Isn't it awful that we aren't more kind to ourselves....
Most important...if you are nursing...feed yourself well!
You ARE amazing!
Pam
Hey you know I love ya and love all our crying calls to each other... No matter what stage we are in there is always good with alot of crazy bad... I'm with sarah, I'm lonley in my house too. I can't say that I miss those days home, stuck with kids crying and messes everywhere but now that they are all gone I hate it too. I don't want the day when they really all leave the house. I'm going to beg Taylor to stay with us forever!!! I'm not going to complain about her in my bed anymore this week either. lol You know I will totally take the baby anytime.!!! I'll take Carter to if it gets me the baby!!!!! Love ya sister JG
Hi. OK, here's the thing. I lost 50 pounds and I still have that dumb little paunchy thing in my gut. AND my baby is almost 19!
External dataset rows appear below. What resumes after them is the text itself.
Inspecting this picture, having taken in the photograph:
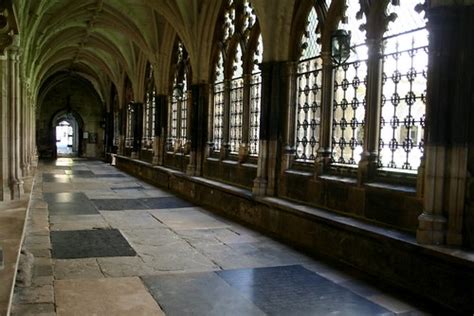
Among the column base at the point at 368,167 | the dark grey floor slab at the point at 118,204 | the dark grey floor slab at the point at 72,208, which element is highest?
the column base at the point at 368,167

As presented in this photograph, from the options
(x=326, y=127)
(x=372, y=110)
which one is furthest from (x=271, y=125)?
(x=372, y=110)

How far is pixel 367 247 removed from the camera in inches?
Answer: 190

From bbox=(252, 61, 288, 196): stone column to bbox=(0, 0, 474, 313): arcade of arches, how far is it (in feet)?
0.06

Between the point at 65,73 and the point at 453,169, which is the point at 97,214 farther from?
the point at 65,73

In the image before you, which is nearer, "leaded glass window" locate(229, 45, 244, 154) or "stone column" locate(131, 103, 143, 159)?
"leaded glass window" locate(229, 45, 244, 154)

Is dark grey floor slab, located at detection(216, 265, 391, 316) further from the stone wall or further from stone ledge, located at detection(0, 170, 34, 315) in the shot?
the stone wall

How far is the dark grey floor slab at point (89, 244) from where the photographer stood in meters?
5.23

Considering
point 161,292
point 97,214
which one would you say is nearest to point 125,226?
point 97,214

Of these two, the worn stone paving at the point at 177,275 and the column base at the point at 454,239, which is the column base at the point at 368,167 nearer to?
the worn stone paving at the point at 177,275

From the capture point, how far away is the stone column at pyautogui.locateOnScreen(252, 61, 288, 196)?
23.1ft

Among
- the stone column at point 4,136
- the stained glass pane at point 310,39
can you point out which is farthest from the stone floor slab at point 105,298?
the stained glass pane at point 310,39

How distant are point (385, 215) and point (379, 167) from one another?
0.59 m

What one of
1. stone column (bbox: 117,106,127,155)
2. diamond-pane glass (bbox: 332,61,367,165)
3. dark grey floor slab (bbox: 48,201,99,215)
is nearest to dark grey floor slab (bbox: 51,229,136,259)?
dark grey floor slab (bbox: 48,201,99,215)

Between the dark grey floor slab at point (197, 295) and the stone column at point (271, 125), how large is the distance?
2.77 meters
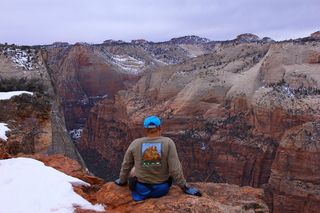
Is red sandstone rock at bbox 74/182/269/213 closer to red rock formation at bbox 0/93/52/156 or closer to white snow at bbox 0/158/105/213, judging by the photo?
white snow at bbox 0/158/105/213

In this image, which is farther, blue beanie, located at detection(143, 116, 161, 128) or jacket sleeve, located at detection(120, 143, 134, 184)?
jacket sleeve, located at detection(120, 143, 134, 184)

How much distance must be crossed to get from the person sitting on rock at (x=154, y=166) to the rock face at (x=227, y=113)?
A: 45.5 feet

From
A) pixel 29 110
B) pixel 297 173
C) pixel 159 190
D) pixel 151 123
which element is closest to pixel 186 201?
pixel 159 190

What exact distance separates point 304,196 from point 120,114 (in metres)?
21.8

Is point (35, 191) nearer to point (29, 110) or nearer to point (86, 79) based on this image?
point (29, 110)

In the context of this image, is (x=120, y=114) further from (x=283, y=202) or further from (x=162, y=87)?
(x=283, y=202)

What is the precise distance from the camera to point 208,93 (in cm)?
2572

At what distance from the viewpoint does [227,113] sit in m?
23.9

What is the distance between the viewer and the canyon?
15.9 meters

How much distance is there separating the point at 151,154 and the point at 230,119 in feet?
64.7

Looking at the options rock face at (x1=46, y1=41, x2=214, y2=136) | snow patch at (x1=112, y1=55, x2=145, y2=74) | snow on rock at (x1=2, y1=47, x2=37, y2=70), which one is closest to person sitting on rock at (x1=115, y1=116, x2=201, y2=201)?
snow on rock at (x1=2, y1=47, x2=37, y2=70)

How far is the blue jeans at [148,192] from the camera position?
167 inches

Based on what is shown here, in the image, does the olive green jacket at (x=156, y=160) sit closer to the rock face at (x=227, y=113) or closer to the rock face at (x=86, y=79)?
the rock face at (x=227, y=113)

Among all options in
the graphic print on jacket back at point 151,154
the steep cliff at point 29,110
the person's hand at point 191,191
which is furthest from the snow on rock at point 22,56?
the person's hand at point 191,191
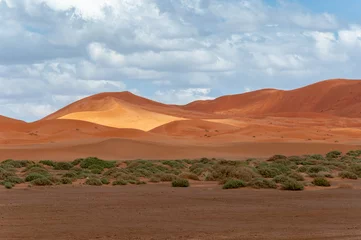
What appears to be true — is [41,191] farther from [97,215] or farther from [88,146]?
[88,146]

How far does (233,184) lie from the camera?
86.8ft

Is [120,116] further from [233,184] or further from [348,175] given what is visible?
[233,184]

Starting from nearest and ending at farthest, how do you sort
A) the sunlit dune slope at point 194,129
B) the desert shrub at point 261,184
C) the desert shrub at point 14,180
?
the desert shrub at point 261,184 < the desert shrub at point 14,180 < the sunlit dune slope at point 194,129

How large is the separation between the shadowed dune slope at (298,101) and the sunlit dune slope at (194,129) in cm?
4432

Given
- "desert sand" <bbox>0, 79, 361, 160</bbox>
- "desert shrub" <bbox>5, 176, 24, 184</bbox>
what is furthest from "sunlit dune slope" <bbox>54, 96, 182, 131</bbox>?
"desert shrub" <bbox>5, 176, 24, 184</bbox>

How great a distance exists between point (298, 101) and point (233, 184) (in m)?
142

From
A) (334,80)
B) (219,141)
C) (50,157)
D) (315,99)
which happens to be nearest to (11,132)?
(219,141)

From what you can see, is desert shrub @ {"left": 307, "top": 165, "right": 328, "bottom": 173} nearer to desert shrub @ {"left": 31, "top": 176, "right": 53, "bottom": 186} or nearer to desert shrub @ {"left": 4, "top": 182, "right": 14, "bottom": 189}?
desert shrub @ {"left": 31, "top": 176, "right": 53, "bottom": 186}

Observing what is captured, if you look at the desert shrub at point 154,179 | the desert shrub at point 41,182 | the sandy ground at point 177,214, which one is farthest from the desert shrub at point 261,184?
the desert shrub at point 41,182

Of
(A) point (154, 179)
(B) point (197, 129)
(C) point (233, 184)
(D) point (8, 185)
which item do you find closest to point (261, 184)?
(C) point (233, 184)

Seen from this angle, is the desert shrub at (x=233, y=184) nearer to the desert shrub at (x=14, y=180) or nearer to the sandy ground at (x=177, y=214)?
the sandy ground at (x=177, y=214)

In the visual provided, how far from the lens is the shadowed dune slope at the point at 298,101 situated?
151 metres

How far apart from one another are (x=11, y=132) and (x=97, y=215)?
2788 inches

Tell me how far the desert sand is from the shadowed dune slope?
0.21m
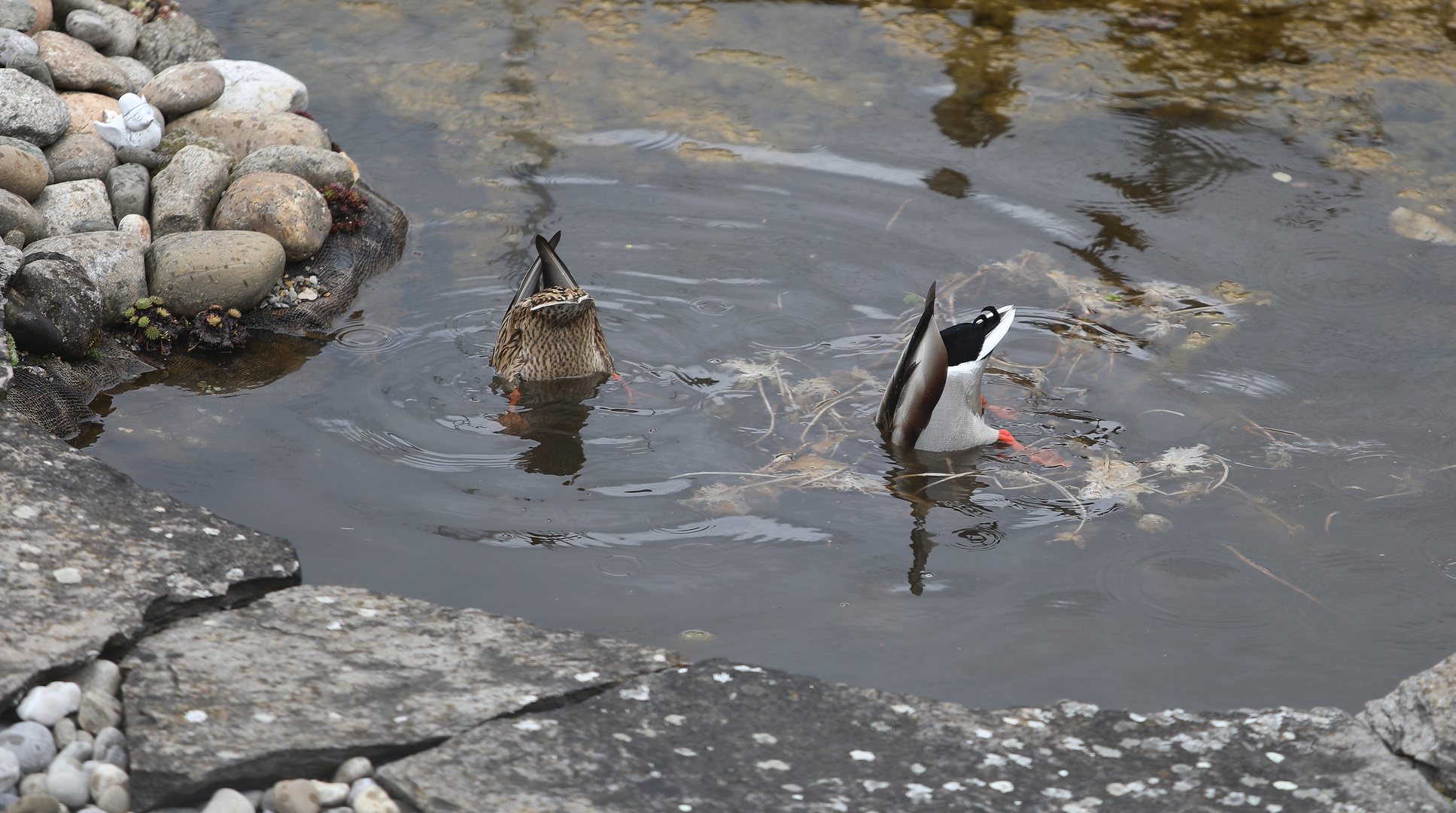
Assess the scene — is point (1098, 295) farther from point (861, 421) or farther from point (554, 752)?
point (554, 752)

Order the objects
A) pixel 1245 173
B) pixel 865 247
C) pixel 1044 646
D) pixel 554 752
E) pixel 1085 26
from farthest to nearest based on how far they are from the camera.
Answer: pixel 1085 26 < pixel 1245 173 < pixel 865 247 < pixel 1044 646 < pixel 554 752

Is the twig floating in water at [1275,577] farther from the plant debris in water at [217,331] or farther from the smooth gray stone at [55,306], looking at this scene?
the smooth gray stone at [55,306]

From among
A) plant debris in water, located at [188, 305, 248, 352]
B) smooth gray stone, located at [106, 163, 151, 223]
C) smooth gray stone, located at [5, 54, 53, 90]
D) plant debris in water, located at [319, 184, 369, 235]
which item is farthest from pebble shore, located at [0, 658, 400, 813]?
smooth gray stone, located at [5, 54, 53, 90]

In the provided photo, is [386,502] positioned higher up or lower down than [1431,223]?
lower down

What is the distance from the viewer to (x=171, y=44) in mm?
8094

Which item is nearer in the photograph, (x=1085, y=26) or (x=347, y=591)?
(x=347, y=591)

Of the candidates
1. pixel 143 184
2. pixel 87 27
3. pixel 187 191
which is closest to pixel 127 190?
pixel 143 184

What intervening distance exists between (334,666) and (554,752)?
0.78 metres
What I am saying is that first, my sister is showing me up by beating me to the comment board, but she's right! WE are too hard on ourselves. Do you think we would all love you more if you were thinner? Would Chris? The kids? That baby fat says something about you. You are a mom...nothing is better than that.
Also, I read that cookie dough is better for you than the cookies. Something scientific happens when you bake them that makes the fat in them bind to your fat differently. So I say--eat all you want.
Love ya!!!!!!
PS We have all been there. It sucks!
Having 4 kids is a lot of work and I wish somedays that I didn't have to get out of bed. Believe me I have my days and they come a lot more then people know. I have learned I need to exercise to be healthy. I worry about my body way to much and I know that my body won't be like it was when I was in college. Just do what you can and hang in there. We should go walking Jensen Grove when it gets warmer. We'll go when the kids are in school.
Chocolate is my friend or anything with sugar.
Hang in there, you are doing great. Call me if you need a break the boys are always wanting to play with someone.